Dr. Phillip Karber (right) on the front in Ukraine with U.S. Gen. Peter Jones, showing him the battlefield between Sloviansk and Kramatorsk in Donetsk Oblast on June 17, 2016, which he witnessed during Ukraine’s summer 2014 counteroffensive.

Three years on, Kyiv is better equipped to resist and counter Russia’s sophisticated information-propaganda warfare, he said. On a scale of one to five, Ukraine went from “minus 1 to four… Ukraine got much stronger and wiser… and with its counter-information war based on a high standard of accuracy in terms of war reporting and military related issues.”

He said the people are more aware and today the “vast majority of people in the Donbas are saying: stop this war right now, it was not worth it.”

Thus, the chance of having other regions break away is “substantially lower… and the security services have been able to weed out people who were either pro-Russians or planted Russians.”

Using the same scale, Ukraine scores a three on being able to defend against a proxy uprising; conversely, “Russia’s ability to start one has gone from three to one,” Dr. Karber said.

Yet he acknowledged that three years after the Maidan revolution, the “people are frustrated… because the reforms don’t appear to have had the transformative effect for which they had hoped.”

The military expert urged more public patience, given that the war drains resources and money.

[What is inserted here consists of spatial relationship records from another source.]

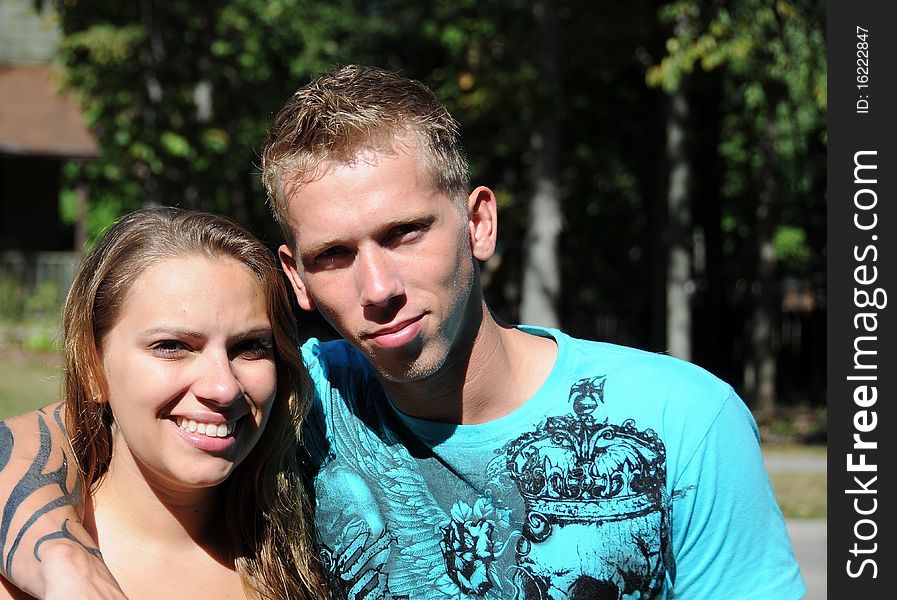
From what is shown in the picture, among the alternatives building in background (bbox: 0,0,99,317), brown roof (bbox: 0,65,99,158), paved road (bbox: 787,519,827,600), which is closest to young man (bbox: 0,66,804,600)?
paved road (bbox: 787,519,827,600)

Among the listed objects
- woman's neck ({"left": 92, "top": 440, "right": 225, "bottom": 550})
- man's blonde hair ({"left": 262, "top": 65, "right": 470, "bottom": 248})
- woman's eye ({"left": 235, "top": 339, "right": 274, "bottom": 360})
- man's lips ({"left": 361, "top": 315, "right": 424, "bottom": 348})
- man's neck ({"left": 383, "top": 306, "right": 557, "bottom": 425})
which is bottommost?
woman's neck ({"left": 92, "top": 440, "right": 225, "bottom": 550})

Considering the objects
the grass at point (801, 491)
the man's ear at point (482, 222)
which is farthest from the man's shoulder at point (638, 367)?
the grass at point (801, 491)

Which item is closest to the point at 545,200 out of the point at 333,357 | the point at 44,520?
the point at 333,357

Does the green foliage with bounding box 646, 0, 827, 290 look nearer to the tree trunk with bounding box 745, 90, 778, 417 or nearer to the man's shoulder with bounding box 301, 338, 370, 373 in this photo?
the tree trunk with bounding box 745, 90, 778, 417

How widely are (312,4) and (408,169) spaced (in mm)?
19751

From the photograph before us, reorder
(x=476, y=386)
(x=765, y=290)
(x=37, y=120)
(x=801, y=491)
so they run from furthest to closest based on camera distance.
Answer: (x=37, y=120)
(x=765, y=290)
(x=801, y=491)
(x=476, y=386)

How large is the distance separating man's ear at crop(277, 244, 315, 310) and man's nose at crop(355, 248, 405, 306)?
216mm

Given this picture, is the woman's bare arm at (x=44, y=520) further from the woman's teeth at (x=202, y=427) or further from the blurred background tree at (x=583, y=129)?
the blurred background tree at (x=583, y=129)

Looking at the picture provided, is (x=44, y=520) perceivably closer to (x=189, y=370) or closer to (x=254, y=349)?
(x=189, y=370)

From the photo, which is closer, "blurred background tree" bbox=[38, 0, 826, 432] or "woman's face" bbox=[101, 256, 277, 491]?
"woman's face" bbox=[101, 256, 277, 491]

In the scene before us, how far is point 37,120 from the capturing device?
2056 cm

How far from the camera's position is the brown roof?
19.5 m

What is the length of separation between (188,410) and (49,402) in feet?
33.2

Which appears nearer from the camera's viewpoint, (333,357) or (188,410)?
(188,410)
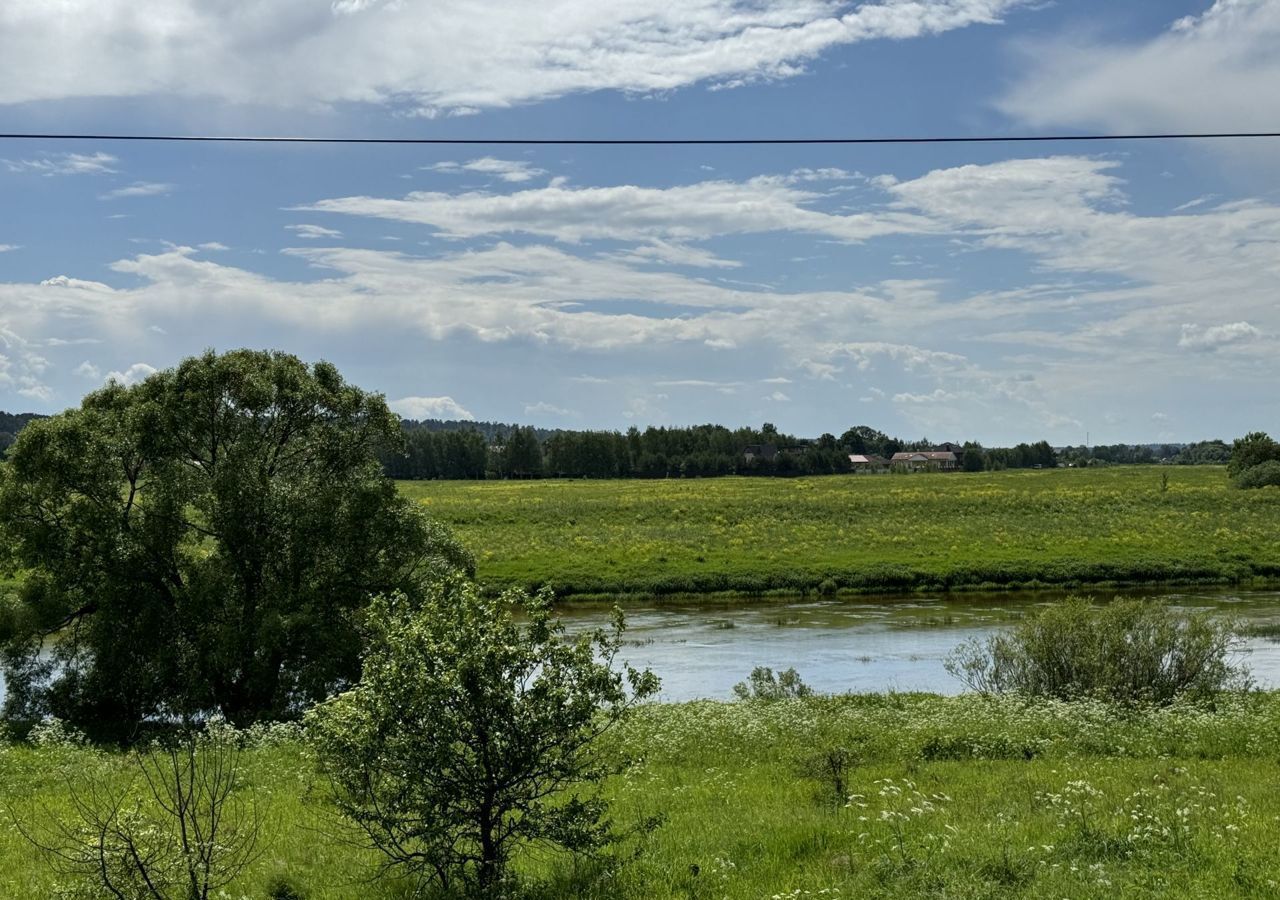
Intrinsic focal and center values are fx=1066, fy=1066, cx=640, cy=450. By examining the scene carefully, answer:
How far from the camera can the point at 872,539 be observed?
209ft

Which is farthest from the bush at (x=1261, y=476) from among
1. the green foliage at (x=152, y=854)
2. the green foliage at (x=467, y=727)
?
the green foliage at (x=152, y=854)

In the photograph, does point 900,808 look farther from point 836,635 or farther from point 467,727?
point 836,635

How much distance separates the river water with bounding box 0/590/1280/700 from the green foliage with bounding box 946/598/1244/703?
4.53 m

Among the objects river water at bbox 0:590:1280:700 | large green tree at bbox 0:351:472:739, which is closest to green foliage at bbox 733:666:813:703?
river water at bbox 0:590:1280:700

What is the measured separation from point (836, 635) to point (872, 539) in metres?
24.4

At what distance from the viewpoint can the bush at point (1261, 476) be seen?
9656 cm

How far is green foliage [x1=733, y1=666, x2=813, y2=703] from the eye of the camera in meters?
26.2

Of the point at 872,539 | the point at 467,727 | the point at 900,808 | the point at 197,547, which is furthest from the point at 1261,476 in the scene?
the point at 467,727

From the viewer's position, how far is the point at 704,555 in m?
59.1

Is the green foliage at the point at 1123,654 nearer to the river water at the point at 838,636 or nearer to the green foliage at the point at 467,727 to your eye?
the river water at the point at 838,636

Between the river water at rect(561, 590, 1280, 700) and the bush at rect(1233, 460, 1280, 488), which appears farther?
the bush at rect(1233, 460, 1280, 488)

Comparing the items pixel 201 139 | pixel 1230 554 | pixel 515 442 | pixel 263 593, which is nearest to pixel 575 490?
pixel 515 442

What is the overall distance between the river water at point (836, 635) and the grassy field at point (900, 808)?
818cm

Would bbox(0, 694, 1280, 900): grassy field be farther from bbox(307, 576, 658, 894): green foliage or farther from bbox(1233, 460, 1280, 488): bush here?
bbox(1233, 460, 1280, 488): bush
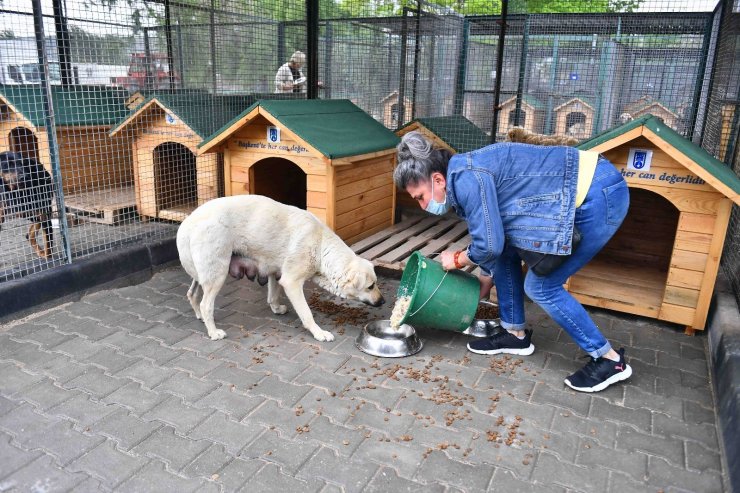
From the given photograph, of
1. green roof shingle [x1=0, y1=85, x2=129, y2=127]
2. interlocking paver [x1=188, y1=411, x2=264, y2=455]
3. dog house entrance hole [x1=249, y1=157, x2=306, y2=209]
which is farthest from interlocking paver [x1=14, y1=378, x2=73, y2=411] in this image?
green roof shingle [x1=0, y1=85, x2=129, y2=127]

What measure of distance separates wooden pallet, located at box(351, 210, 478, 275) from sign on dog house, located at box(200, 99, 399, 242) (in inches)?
8.7

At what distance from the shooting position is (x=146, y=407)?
3.28 meters

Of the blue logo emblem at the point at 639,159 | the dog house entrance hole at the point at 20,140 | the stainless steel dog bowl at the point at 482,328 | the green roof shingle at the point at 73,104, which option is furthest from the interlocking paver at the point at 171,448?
the dog house entrance hole at the point at 20,140

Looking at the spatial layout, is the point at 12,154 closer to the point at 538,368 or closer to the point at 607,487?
the point at 538,368

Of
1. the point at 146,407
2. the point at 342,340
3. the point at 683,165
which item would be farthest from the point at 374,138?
the point at 146,407

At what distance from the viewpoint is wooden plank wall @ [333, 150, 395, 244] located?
581cm

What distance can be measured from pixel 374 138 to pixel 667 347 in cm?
372

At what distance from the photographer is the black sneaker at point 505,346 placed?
4086 millimetres

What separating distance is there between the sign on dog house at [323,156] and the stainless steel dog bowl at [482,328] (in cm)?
195

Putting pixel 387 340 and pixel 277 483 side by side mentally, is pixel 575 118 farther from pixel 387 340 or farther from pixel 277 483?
pixel 277 483

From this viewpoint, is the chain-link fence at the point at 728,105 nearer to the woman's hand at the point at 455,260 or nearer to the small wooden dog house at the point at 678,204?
the small wooden dog house at the point at 678,204

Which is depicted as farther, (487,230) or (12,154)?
(12,154)

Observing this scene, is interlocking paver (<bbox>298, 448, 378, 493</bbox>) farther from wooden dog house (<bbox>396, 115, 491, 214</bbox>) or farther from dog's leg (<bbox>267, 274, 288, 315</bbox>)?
wooden dog house (<bbox>396, 115, 491, 214</bbox>)

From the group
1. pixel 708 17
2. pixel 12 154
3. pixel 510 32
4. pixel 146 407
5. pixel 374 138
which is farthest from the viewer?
pixel 510 32
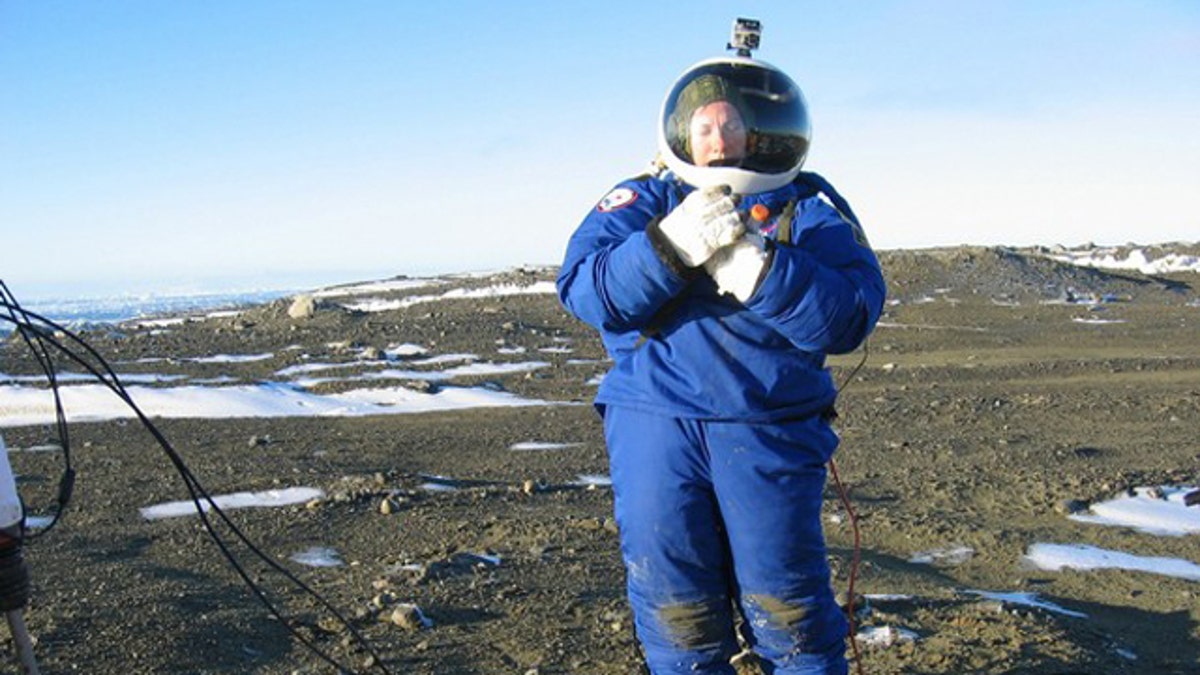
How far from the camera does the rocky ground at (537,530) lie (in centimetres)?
459

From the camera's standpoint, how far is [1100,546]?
23.8 feet

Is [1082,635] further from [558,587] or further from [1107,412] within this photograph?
[1107,412]

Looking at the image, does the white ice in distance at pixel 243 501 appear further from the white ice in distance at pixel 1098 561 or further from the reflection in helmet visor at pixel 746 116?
the reflection in helmet visor at pixel 746 116

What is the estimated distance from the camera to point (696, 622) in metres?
3.01

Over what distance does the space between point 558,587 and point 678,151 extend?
3.04 m

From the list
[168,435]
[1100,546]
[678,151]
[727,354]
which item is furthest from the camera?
[168,435]

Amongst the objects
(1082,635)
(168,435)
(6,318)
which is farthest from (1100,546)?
(168,435)

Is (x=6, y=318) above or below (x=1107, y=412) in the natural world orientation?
above

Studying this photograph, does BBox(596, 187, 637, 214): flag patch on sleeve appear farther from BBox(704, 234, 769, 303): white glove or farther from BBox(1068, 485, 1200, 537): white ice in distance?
BBox(1068, 485, 1200, 537): white ice in distance

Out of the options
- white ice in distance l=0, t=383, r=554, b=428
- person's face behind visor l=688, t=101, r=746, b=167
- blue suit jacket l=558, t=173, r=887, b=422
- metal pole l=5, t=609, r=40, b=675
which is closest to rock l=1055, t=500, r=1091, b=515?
blue suit jacket l=558, t=173, r=887, b=422

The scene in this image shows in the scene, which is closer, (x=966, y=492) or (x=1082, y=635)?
(x=1082, y=635)

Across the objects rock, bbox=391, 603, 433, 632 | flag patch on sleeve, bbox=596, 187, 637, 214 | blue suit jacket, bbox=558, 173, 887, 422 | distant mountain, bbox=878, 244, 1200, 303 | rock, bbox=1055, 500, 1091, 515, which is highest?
flag patch on sleeve, bbox=596, 187, 637, 214

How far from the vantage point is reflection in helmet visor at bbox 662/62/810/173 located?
309 centimetres

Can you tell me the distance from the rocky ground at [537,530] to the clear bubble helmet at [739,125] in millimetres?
1869
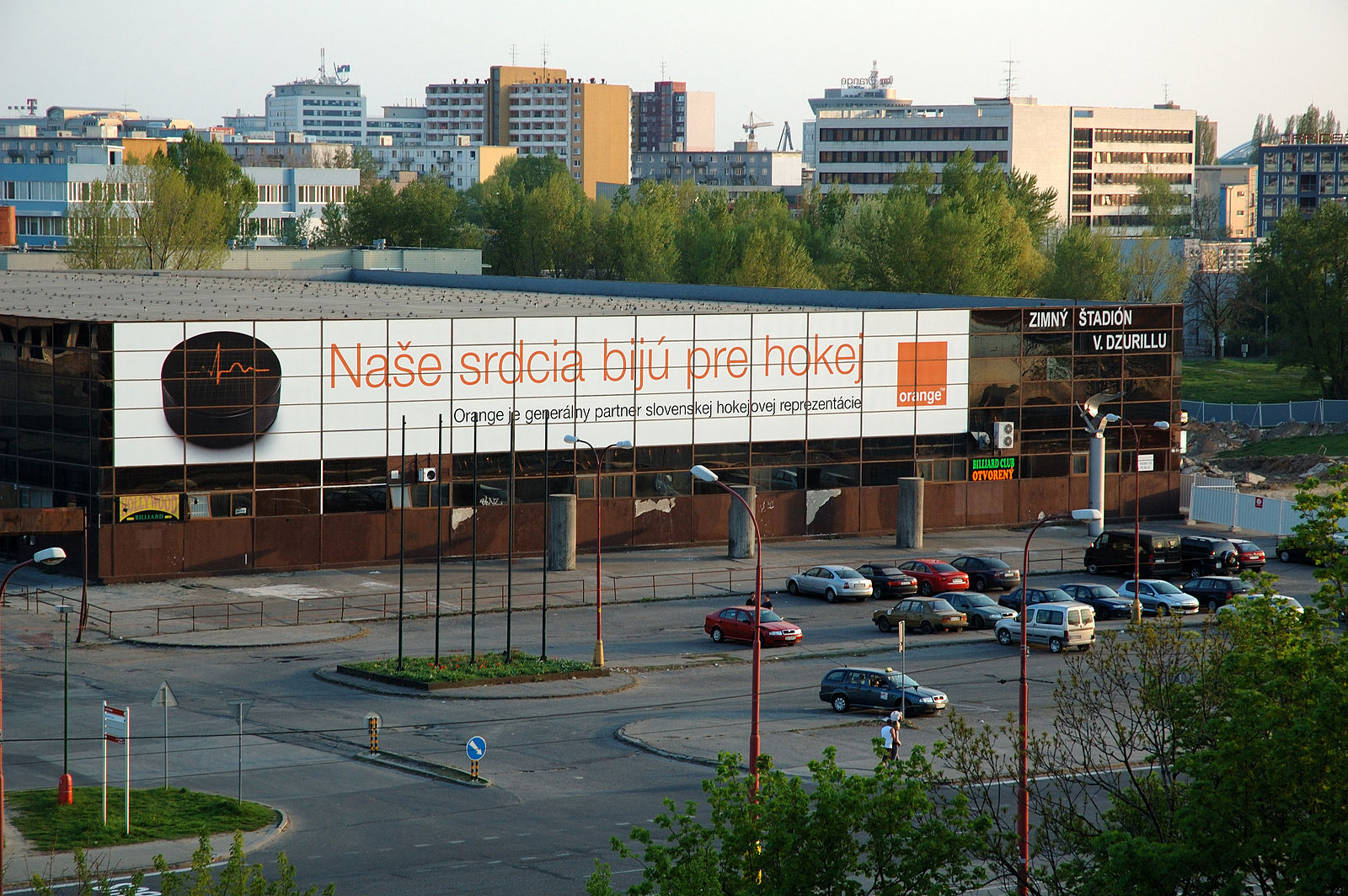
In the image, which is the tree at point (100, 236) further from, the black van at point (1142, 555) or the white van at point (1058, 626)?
the white van at point (1058, 626)

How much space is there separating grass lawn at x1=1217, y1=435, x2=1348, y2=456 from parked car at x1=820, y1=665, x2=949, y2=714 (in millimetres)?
63782

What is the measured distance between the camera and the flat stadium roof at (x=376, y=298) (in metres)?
66.4

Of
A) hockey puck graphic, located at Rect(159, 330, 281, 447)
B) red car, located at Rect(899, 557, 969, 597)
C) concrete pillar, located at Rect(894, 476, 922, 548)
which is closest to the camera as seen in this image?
red car, located at Rect(899, 557, 969, 597)

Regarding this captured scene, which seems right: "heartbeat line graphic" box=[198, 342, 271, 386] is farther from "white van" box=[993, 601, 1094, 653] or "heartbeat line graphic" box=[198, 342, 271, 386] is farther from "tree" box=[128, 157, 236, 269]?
"tree" box=[128, 157, 236, 269]

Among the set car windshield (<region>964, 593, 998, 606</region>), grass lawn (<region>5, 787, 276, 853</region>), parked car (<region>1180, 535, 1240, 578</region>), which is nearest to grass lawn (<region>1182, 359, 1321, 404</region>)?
parked car (<region>1180, 535, 1240, 578</region>)

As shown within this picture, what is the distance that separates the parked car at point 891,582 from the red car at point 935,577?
1.23 feet

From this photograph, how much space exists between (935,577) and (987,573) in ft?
7.33

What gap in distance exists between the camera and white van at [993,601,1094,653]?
49.4 metres

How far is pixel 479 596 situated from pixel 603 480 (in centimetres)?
→ 1074

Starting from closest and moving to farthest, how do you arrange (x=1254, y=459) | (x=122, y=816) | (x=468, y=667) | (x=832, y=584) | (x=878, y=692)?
1. (x=122, y=816)
2. (x=878, y=692)
3. (x=468, y=667)
4. (x=832, y=584)
5. (x=1254, y=459)

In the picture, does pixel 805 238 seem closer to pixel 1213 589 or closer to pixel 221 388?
pixel 1213 589

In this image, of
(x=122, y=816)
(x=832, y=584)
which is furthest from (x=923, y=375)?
(x=122, y=816)

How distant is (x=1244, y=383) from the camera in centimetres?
12681

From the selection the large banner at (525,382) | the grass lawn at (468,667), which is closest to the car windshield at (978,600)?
the grass lawn at (468,667)
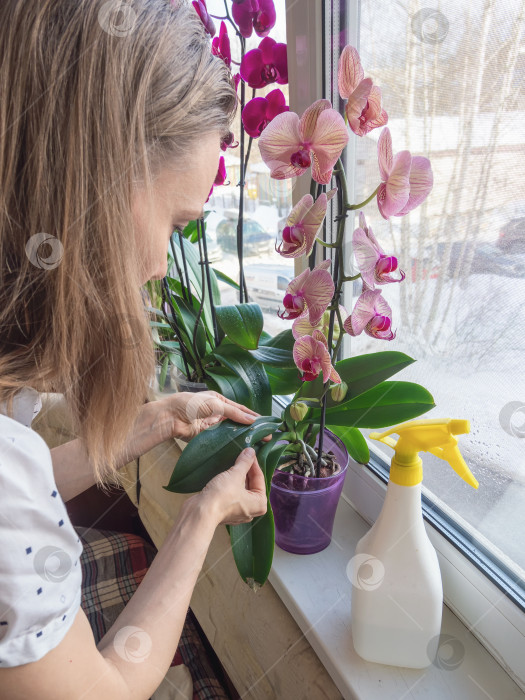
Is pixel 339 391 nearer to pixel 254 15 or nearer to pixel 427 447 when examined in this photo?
pixel 427 447

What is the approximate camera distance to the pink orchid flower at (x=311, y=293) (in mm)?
545

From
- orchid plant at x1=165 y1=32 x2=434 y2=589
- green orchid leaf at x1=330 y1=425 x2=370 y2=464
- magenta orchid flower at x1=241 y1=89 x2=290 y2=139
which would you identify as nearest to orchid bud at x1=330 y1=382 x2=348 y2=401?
orchid plant at x1=165 y1=32 x2=434 y2=589

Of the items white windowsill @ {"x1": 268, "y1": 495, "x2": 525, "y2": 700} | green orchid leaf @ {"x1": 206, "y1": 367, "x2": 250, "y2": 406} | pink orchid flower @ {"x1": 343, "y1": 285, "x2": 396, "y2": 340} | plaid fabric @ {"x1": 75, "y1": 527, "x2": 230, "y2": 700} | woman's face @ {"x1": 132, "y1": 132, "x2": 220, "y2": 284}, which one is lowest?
plaid fabric @ {"x1": 75, "y1": 527, "x2": 230, "y2": 700}

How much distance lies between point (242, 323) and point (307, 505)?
0.26 m

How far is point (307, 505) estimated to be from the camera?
69cm

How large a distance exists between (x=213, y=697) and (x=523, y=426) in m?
0.72

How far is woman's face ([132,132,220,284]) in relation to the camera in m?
0.53

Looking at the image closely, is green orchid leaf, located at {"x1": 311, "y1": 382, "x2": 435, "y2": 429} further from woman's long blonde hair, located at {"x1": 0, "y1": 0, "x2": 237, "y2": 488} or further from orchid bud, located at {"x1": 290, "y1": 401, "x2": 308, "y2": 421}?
woman's long blonde hair, located at {"x1": 0, "y1": 0, "x2": 237, "y2": 488}

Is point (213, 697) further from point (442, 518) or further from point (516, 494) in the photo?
point (516, 494)

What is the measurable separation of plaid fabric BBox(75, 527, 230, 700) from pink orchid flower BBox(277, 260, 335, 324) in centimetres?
73

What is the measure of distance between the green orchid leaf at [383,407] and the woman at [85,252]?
0.17 m

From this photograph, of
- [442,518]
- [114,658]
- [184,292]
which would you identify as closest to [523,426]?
[442,518]

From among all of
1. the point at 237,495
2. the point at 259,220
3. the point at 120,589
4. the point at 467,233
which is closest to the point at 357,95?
the point at 467,233

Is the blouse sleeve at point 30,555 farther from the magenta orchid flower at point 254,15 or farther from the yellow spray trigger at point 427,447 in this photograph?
the magenta orchid flower at point 254,15
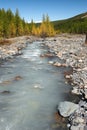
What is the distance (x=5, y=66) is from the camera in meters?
30.8

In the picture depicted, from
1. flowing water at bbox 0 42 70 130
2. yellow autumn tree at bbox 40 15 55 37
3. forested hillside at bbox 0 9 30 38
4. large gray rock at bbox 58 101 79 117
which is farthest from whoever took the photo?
yellow autumn tree at bbox 40 15 55 37

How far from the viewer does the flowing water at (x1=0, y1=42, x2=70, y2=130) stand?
1359 cm

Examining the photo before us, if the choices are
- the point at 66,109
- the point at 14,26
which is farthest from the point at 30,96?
the point at 14,26

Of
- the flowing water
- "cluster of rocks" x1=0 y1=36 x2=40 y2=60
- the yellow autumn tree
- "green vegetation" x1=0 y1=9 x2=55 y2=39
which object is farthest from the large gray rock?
the yellow autumn tree

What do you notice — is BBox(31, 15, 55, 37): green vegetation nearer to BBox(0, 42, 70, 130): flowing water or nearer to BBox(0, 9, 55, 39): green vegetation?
BBox(0, 9, 55, 39): green vegetation

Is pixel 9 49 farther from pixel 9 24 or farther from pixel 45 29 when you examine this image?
pixel 45 29

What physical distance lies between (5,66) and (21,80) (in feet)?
26.9

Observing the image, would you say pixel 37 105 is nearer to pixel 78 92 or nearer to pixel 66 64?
pixel 78 92

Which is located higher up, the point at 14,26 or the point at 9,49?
the point at 14,26

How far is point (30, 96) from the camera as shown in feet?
59.6

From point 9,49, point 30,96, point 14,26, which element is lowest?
point 30,96

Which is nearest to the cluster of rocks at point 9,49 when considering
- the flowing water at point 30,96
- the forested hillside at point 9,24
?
the flowing water at point 30,96

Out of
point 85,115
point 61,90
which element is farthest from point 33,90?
point 85,115

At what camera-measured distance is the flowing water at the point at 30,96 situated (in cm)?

He stated that to attract “serious people with training” for mid-level positions in the civil service, they need to be paid more. And the war takes up about one-third to one-half of President Petro Poroshenko’s time, so “he’s not focused on fixing this and that industry.”

“Reform is a very easy word to say and a hard thing to pull off,” he said. “The reason is institutions create not just a structure, but a culture inside them. It’s not about putting a new head in… One of the keys… is to be able to have the economy flourish, but if you have high debt, with Russia holding Ukraine energetically hostage, and [are] financing an extremely costly the war, Ukraine doesn’t have the capital to make that explosion of effort to grow out of the malaise.”

The seeds were in place for Russia’s success in the Donbas based on “identity resistance,” Russian infiltration with agents and collaborators, poor economic conditions and “20 years of neglect of the Ukrainian army,” he explained.

So, when the Russian GRU officer Igor Girkin started the war by taking over Sloviansk in April 2014, “he knew which police captains would side with the government, which ones were corruptible, and which ones would side with them.”

Dr. Karber continued: “He [Girkin] knew who to assassinate. He was the most lethal weapon the Russians had in creating that separatist movement. Some of them were Russian agents, some of them had been there for a long time. Those guys, that core… They had those agents in place, backed them up with some muscle… and by having lines of communication into the Russian military, the Russian responsibility is very deep.”

Incoming U.S. national security adviser Lt. Gen. Herbert R. McMaster is hawkish on Russia and is “exactly the kind of leader the president said he wants,” Dr. Karber said.

He is “not only an experienced warrior of the first order, but one of the U.S. Army’s brightest and most innovative leaders… He is tough, smart and directly honest – leavened with a deep wisdom of how national security policy and guidance should, and should not, be formulated and conveyed from the White House.”

Asked what would happen if Ukraine stops fighting, Dr. Karber said that the country, which has already lost 7 percent, or 43,744 square kilometers of territory to Russia, “would be reduced to a figment of its former self and not exist the way it does today.”